Questions to answer:
A – Please answer these questions about the passage on Levinas, one answer per line, marked like the questions:
(i) Besides the body, what is Being chained to?
(ii) What term in quotation marks does the passage give for embodied being?
(iii) According to the passage, what is the desire to escape precisely a desire to be?
B – Write what comes next in the passage on Levinas, picking up after its last sentence.

Excerpt provided:
Levinas makes the profound point that Being, chained to the body is likewise chained to itself. The idea that the attunement towards death either marks an escape from the finitude of being or that the very desire to ‘get out’ of one-self is somehow to escape the limitations of the self (both ideas directed towards a living beyond, as I understand it) fundamentally misses the point. Levinas points out that because Being is embodied being or ‘being-as-body,’ it is the case that the desire to escape or to get out is precisely a desire to not be one’s self; not some perfected version of self, not an authentic version of self, but rather, for Being, being is precisely a desire to be anything but oneself.

Data:
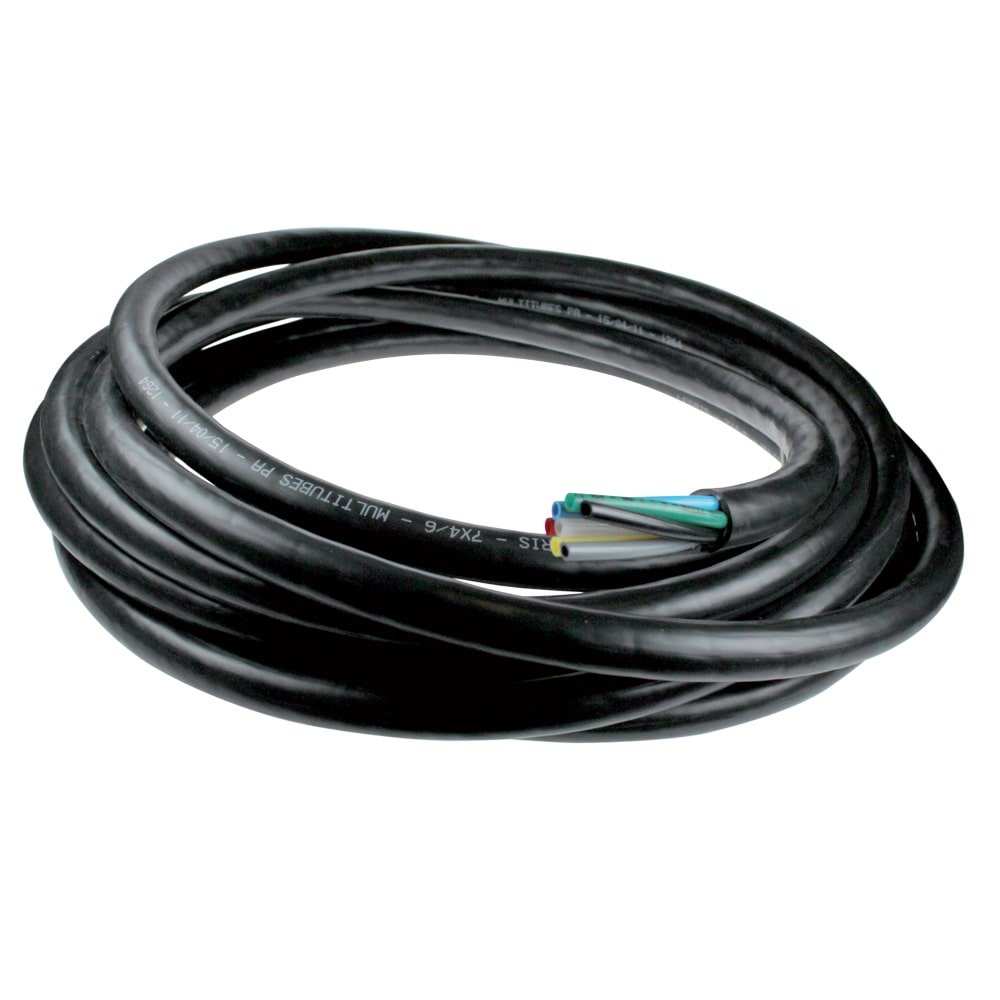 PA Multi-Tubing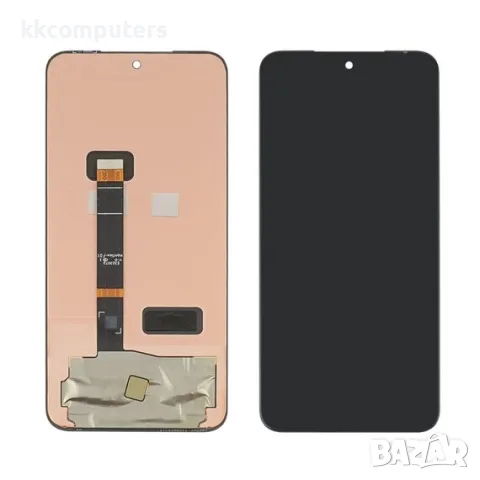 Дисплей за MOTOROLA Edge 50 Neo OLED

List of answers:
A –
(i) Itself.
(ii) 'being-as-body'
(iii) Anything but oneself.

B –
Notably, this philosophical ambivalence towards some idea that death signals some transition to a life beyond this one resonates with the commonly held Jewish position that religion is not purposed for a life beyond this one; that whether or not the soul survives this life is not relevant to any notion of ethics. Unlike Spinoza whose philosophy depends crucially on the belief that in some capacity the soul is eternal, Levinas insists that it is unimportant, and that ethics – if ethics is somehow or another construed as a way towards a good life – is about making do with what we have and what we are, not with what we might have or what we could be. And, to reiterate, what we have and what we are is this body and this Being that so desperately wants to flee itself. Being, for Levinas, as Simon Critchley illuminates, is tragedy. Just like Kant who recognized that Reason fatally pursues what it can’t have, but yet cannot help but do just that, Levinas maintains that Being – human beings, ourselves – desire an escape from being we fundamentally cannot have. It is no wonder that Levinas in his later writings finds himself using an ethical language that closely resembles the language of Leviticus and the priestly office of sacrifice in the old testament. For Levinas, Judaism understands something that Western philosophy in the trappings of European Christianity just cannot wrap its head around, namely the fatality of Being and the particular situation that humanity finds itself in: one of vulnerability.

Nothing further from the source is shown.